For Sure, This Was No Ordinary Weed

Eric Sorensen Staff writer

A Whitman County employee found new meaning in the term “weed control” this week when he unearthed a 2-foot-tall marijuana plant growing a few blocks from downtown.

“It did kind of add an interesting dimension to the job to find, quote-unquote, ‘weed’ rather than noxious weed,” said John Lamb, who found the plant just five days after taking a job as a county noxious weed inspector.

Police were not that impressed, because they field about a dozen reports of Palouse pot each year.

“This is not unusual,” said Sgt. Chris Tennant. “Marijuana grows just fine in this climate.”

Because the plant’s seeds contain no THC, marijuana’s active ingredient, pot smokers generally discard them. Those seeds that find their way to soil tend to germinate in spring and pop up in local fields and flower beds, even a planter outside the police station, Tennant said.

Lamb and a fellow inspector made their discovery Tuesday while looking for more common weeds like cinquefoil, whitetop and common tansy near McKenzie and Dilke streets, a few blocks south of Main Street.

After a field guide and a local plant expert confirmed Lamb’s suspicion that it was marijuana, Lamb turned the plant over to police on Wednesday.

When city workers find pot plants, they usually destroy them before they reach a significant height, said Tennant. But because this plant was formally presented to police and placed in the property room, police will need to get a court order to destroy it “so people don’t think we take it home and smoke it,” he said.
·····
**Short task A**. Repeat the article about the marijuana plant word for word, from its headline through its final sentence.
The article above and the rows that follow were taken from unrelated sources.

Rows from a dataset
·····
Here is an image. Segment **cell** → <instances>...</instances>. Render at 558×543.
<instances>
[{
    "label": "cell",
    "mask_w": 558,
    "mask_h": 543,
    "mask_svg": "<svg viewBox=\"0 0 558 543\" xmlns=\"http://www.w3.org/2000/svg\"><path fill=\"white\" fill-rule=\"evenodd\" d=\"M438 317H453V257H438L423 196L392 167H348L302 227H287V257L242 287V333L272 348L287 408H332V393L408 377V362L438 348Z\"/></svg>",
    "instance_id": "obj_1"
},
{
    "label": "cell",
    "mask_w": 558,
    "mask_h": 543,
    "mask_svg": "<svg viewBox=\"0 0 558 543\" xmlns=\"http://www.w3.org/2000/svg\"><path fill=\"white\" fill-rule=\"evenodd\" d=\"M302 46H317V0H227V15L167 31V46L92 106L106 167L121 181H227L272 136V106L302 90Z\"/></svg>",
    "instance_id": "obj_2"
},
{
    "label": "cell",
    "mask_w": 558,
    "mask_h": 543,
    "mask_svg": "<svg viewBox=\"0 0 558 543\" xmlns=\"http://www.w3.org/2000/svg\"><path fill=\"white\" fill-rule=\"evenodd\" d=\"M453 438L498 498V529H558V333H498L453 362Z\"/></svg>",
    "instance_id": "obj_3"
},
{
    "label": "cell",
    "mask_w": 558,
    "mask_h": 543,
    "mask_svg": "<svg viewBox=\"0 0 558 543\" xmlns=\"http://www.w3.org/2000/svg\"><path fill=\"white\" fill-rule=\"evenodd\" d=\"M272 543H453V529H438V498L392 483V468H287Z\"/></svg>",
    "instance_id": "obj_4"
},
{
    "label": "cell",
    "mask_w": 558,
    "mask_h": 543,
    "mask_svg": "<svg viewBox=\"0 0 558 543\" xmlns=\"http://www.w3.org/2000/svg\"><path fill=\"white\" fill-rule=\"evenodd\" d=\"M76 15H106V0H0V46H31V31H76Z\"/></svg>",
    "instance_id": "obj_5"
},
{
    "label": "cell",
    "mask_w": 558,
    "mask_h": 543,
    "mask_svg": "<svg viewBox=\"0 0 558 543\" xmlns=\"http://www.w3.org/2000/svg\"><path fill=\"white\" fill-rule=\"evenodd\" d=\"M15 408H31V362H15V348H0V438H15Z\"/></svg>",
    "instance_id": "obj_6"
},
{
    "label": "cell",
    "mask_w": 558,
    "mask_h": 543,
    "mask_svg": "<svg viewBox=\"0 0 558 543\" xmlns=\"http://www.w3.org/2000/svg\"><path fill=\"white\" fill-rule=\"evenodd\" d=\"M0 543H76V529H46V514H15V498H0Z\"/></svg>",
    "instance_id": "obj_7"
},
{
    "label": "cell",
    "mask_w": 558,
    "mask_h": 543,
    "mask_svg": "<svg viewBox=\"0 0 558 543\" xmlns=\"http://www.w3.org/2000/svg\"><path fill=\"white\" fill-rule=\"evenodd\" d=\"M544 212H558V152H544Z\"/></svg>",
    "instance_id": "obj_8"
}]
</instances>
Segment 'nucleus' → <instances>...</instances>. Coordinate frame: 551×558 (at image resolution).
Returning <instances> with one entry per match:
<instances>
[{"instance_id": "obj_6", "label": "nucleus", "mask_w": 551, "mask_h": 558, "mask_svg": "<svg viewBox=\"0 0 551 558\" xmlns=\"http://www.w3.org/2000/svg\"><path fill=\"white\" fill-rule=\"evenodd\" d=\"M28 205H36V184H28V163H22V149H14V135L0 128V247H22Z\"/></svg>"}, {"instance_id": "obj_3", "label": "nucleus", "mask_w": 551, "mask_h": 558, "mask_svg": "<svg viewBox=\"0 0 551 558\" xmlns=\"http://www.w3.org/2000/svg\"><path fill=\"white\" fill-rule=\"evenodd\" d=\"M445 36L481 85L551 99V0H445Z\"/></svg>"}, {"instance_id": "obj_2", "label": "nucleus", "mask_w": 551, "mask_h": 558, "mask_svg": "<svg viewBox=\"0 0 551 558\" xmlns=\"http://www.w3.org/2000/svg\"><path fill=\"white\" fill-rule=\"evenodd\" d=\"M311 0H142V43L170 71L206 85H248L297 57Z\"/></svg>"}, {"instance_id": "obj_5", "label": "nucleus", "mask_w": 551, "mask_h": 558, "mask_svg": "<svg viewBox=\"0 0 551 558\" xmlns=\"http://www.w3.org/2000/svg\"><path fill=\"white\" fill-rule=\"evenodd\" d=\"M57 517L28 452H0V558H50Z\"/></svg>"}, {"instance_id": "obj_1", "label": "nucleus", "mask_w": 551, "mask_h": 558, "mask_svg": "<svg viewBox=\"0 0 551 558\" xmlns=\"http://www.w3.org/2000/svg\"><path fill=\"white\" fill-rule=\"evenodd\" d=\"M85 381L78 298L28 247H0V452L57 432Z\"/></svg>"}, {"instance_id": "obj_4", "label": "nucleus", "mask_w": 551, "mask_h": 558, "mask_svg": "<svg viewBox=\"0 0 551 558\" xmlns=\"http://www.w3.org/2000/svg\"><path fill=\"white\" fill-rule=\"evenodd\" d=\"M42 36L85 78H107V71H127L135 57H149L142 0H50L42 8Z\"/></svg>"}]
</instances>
·····
**Short task B**. Gather every line of the rows that contains the string "Segment", and list each one in full.

**Written reply A**.
For Sure, This Was No Ordinary Weed

Eric Sorensen Staff writer

A Whitman County employee found new meaning in the term “weed control” this week when he unearthed a 2-foot-tall marijuana plant growing a few blocks from downtown.

“It did kind of add an interesting dimension to the job to find, quote-unquote, ‘weed’ rather than noxious weed,” said John Lamb, who found the plant just five days after taking a job as a county noxious weed inspector.

Police were not that impressed, because they field about a dozen reports of Palouse pot each year.

“This is not unusual,” said Sgt. Chris Tennant. “Marijuana grows just fine in this climate.”

Because the plant’s seeds contain no THC, marijuana’s active ingredient, pot smokers generally discard them. Those seeds that find their way to soil tend to germinate in spring and pop up in local fields and flower beds, even a planter outside the police station, Tennant said.

Lamb and a fellow inspector made their discovery Tuesday while looking for more common weeds like cinquefoil, whitetop and common tansy near McKenzie and Dilke streets, a few blocks south of Main Street.

After a field guide and a local plant expert confirmed Lamb’s suspicion that it was marijuana, Lamb turned the plant over to police on Wednesday.

When city workers find pot plants, they usually destroy them before they reach a significant height, said Tennant. But because this plant was formally presented to police and placed in the property room, police will need to get a court order to destroy it “so people don’t think we take it home and smoke it,” he said.

**Written reply B**.
Here is an image. Segment **cell** → <instances>...</instances>. Render at 558×543.
Segment 'nucleus' → <instances>...</instances>. Coordinate frame: 551×558 (at image resolution).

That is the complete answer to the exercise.